Episodenroman

Porträt der philippinischen Gesellschaft

Philippinen, Manila
Die philippinische Hauptstadt Manila © dpa / picture alliance / Lutz Knauth
Von Katharina Borchardt |
Francisco Sionil José gilt als der wichtigste Autor der Philippinen. In seinem Episodenroman "Gagamba" aus dem Jahr 1991 durchleuchtet er das Geflecht aus Macht und Korruption in seiner Heimat.

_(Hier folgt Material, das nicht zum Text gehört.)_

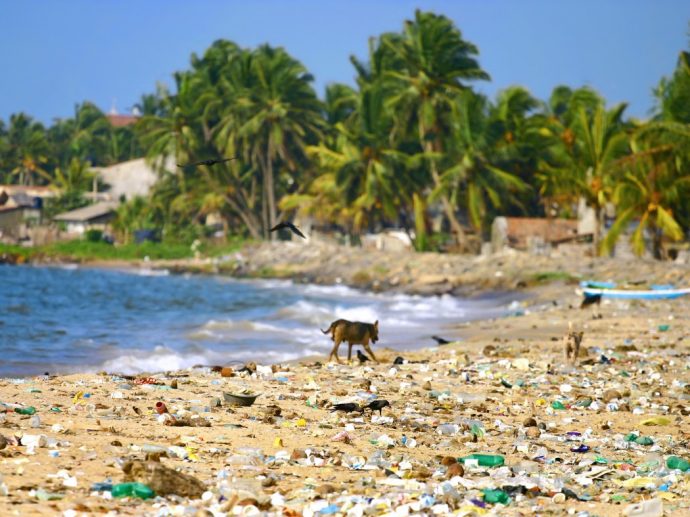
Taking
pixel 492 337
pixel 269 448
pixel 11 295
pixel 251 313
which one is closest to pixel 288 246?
pixel 11 295

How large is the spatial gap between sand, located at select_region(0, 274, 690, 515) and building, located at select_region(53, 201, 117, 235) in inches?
2397

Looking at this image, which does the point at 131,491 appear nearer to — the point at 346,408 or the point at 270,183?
the point at 346,408

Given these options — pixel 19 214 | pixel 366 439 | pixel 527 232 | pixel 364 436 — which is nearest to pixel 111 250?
pixel 19 214

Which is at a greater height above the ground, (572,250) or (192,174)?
(192,174)

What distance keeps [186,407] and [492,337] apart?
11.6 metres

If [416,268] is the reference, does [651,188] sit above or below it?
above

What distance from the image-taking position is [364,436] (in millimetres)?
9453

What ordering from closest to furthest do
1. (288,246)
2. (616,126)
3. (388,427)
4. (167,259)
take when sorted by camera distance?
1. (388,427)
2. (616,126)
3. (288,246)
4. (167,259)

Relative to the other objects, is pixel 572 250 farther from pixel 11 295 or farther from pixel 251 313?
pixel 11 295

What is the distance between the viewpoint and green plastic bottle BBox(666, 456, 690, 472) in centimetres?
855

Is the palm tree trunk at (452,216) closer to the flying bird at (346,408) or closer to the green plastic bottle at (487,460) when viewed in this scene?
the flying bird at (346,408)

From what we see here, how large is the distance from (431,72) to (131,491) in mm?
48801

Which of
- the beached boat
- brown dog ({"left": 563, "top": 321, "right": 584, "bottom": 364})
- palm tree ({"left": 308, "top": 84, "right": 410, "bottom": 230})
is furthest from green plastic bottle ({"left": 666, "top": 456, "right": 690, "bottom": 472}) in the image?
palm tree ({"left": 308, "top": 84, "right": 410, "bottom": 230})

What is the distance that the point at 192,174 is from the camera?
7094 centimetres
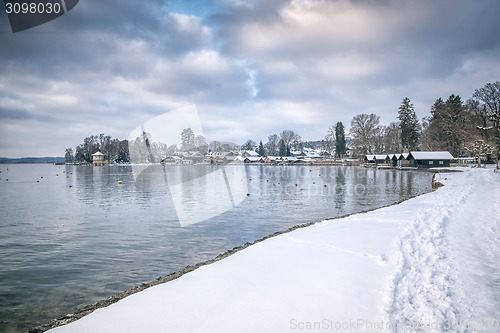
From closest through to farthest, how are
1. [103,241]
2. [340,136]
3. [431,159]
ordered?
[103,241], [431,159], [340,136]

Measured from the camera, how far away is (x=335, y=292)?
579 centimetres

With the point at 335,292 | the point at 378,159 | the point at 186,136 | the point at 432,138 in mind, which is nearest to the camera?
the point at 335,292

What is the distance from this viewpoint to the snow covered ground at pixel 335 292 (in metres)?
4.76

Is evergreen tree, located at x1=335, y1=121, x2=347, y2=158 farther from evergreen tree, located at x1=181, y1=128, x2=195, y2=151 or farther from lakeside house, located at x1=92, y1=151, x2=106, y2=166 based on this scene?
evergreen tree, located at x1=181, y1=128, x2=195, y2=151

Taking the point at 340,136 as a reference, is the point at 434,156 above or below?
below

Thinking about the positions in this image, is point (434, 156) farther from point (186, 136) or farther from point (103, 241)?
point (103, 241)

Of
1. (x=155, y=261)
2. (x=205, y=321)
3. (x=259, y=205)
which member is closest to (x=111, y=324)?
(x=205, y=321)

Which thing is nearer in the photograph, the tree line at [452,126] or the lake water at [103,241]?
the lake water at [103,241]

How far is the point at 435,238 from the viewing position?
9.53 metres

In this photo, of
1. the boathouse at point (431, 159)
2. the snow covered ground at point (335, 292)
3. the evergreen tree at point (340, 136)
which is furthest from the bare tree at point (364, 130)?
the snow covered ground at point (335, 292)

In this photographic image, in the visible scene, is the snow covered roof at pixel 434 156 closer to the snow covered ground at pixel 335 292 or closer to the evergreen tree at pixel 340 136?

Jetzt erscheint das Buch auf Deutsch.
Am 15. Juli 1990 bebt auf den Philippinen die Erde, auch in der Hauptstadt Manila werden viele Häuser beschädigt. Doch nur das Nobelrestaurant "Camarin" im schicken Stadtteil Ermita, so beschreibt es der philippinische Autor Francisco Sionil José in seinem Episodenroman "Gagamba", stürzt komplett ein. Jede der zwölf locker miteinander verknüpften Geschichten spielt in eben jenem "Camarin" und steuert auf den Moment der Katastrophe zu. Nur drei Gäste des Restaurants, verrät José gleich zu Anfang des Romans, werden überleben. Aus dieser gewieften Konstruktion gewinnt der bereits 1991 auf den Philippinen erschienene Roman ein beträchtliches Maß an Spannung. Denn natürlich fragt man sich immer wieder aufs Neue: Wer wird durchkommen?
In jedem der zwölf Kapitel porträtiert Francisco Sionil José eine dem Restaurant verbundene Person näher. Er schildert, woher sie stammt, welche politischen Überzeugungen sie besitzt und was sie ins "Camarin" führt. Seine Figuren hat Sionil José sorgfältig ausgewählt – fast ein wenig zu sorgfältig, stellen sie doch einen exakten Querschnitt durch die philippinische Gesellschaft der frühen 1990er Jahre dar: ein Bettlerpaar, ehemalige Studentenführer, ein Menschenrechtsaktivist, ein katholischer Missionar, dazu Geschäftsleute, Großgrundbesitzer und hochrangige Militärs.
Es sind also nicht nur Schurken, die dem Beben zum Opfer fallen, das an einigen Stellen als Strafe Gottes gedeutet wird. Auch die Gliederung des Romans in zwölf Kapitel besitzt einen biblischen Beiklang und lässt etwa an die zwölf Apostel oder die zwölf Stämme Israels denken. Vertieft wird diese Symbolik im Roman aber nicht.
Spannend, präzise - mit kleinen Schwächen
Vernehmbarer ist hingegen sein politischer Gehalt. Francisco Sionil José übt sehr deutlich Kritik an der bis 1986 währenden Marcos-Diktatur und den immer gleichen Nutznießern, die auch unter der demokratisch gewählten Präsidentin Corazon Aquino ihre Schäfchen ins Trockene zu bringen wissen. Leider konzentriert sich der Autor dabei allein auf die männliche Hälfte der Gesellschaft; Frauen kommen in den zwölf Episoden seines Romans nur am Rand vor.
Eine Randfigur ist auch der titelgebende Gagamba. Er verkauft vor dem "Camarin" Lotterielose und wird "der Spinnenmann" genannt. Seine Beine sind verkrüppelt, weshalb er in einer Kiste mit Rollen sitzt und sich mit ausholenden Armbewegungen fortbewegt. Gagamba soll, so wird anfangs suggeriert, der Erzähler aller Episoden sein, da er seine Lose schon seit Jahren vor dem "Camarin" anbietet und alle Gäste gut kennt.
Hier aber liegt ein Konstruktionsfehler vor. Als Bürgersteigexistenz kann Gagamba die Gespräche im exklusiven "Camarin" weder belauschen noch detailliert über die Vergangenheit der Gäste Bescheid wissen. Dies vermag nur der allwissende Erzähler. So hat der Episodenroman "Gagamba" kleine Schwächen – auch die größtenteils solide Übersetzung holpert hin und wieder –, doch seine Stärken überwiegen deutlich: die Spannung jedes einzelnen Kapitels und das präzise Porträt der philippinischen Gesellschaft.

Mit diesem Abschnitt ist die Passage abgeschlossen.